■ Data extract ■

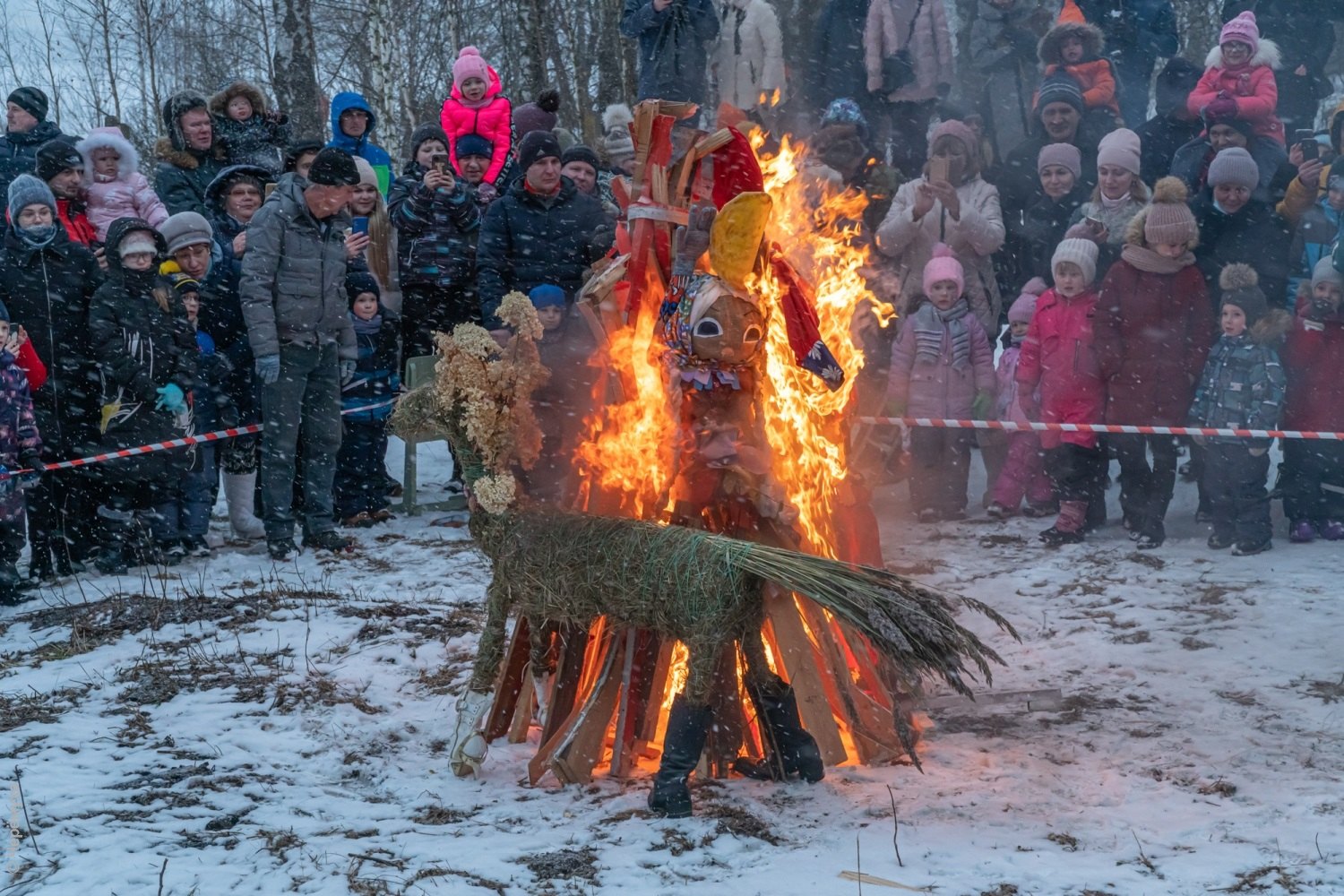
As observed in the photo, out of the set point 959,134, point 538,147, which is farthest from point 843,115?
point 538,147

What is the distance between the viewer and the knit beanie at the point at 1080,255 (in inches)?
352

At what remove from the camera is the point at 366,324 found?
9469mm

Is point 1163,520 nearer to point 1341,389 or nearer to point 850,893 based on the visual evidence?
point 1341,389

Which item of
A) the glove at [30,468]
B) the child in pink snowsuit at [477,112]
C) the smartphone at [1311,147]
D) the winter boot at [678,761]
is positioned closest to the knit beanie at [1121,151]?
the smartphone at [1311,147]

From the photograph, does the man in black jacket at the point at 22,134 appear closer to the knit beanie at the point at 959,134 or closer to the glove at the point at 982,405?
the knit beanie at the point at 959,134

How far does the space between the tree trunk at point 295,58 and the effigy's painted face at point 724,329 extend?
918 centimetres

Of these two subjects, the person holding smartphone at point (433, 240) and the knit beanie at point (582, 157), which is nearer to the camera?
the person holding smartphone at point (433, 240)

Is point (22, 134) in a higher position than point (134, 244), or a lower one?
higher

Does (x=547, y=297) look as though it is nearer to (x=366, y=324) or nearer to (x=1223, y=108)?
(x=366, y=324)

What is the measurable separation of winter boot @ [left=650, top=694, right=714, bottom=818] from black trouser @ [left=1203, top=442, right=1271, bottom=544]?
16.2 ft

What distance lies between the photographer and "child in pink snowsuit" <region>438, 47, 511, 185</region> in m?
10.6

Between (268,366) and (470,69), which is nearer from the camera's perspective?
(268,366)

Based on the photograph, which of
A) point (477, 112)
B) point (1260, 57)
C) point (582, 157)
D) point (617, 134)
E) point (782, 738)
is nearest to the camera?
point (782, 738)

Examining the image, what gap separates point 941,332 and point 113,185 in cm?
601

■ Your task ■
Output exactly the lines from the one containing "What is the distance" through the last line of the entries, both ends included.

■ Exercise solution ■
What is the distance between the viewer and the knit beanie at the point at 1080,255 (in inches)?
352

At what remove from the camera is the point at 366,324 found?
9469mm

Is point 1163,520 nearer to point 1341,389 or nearer to point 850,893 based on the visual evidence?
point 1341,389

Which item of
A) the glove at [30,468]
B) the child in pink snowsuit at [477,112]
C) the smartphone at [1311,147]
D) the winter boot at [678,761]
is positioned closest to the knit beanie at [1121,151]?
the smartphone at [1311,147]

From the photograph, does the man in black jacket at the point at 22,134 appear closer to the knit beanie at the point at 959,134 or closer to the glove at the point at 982,405?
the knit beanie at the point at 959,134

How far does the space between the tree trunk at point 295,58 and the effigy's painted face at point 724,329 extend?
918 centimetres

Of these two subjects, the person holding smartphone at point (433, 240) and the knit beanie at point (582, 157), which is nearer to the camera?
the person holding smartphone at point (433, 240)

Is point (22, 134) in a higher position than point (134, 244), or a lower one?
higher

Does (x=547, y=297) look as though it is nearer to (x=366, y=324) or nearer to (x=1223, y=108)?
(x=366, y=324)

What is the measurable separation of winter boot @ [left=650, top=694, right=714, bottom=818] from black trouser @ [left=1203, top=442, right=1271, bottom=544]?
16.2 ft

What distance lies between the photographer and "child in pink snowsuit" <region>438, 47, 511, 185</region> in m?
10.6

Between (268,366) and (470,69), which is nearer from the camera's perspective?
(268,366)

Based on the photograph, which of
A) point (477, 112)
B) point (1260, 57)
C) point (582, 157)
D) point (617, 134)
E) point (782, 738)
is nearest to the camera?
point (782, 738)

Examining the image, what gap separates point 941,332 and point 113,185 in cm?
601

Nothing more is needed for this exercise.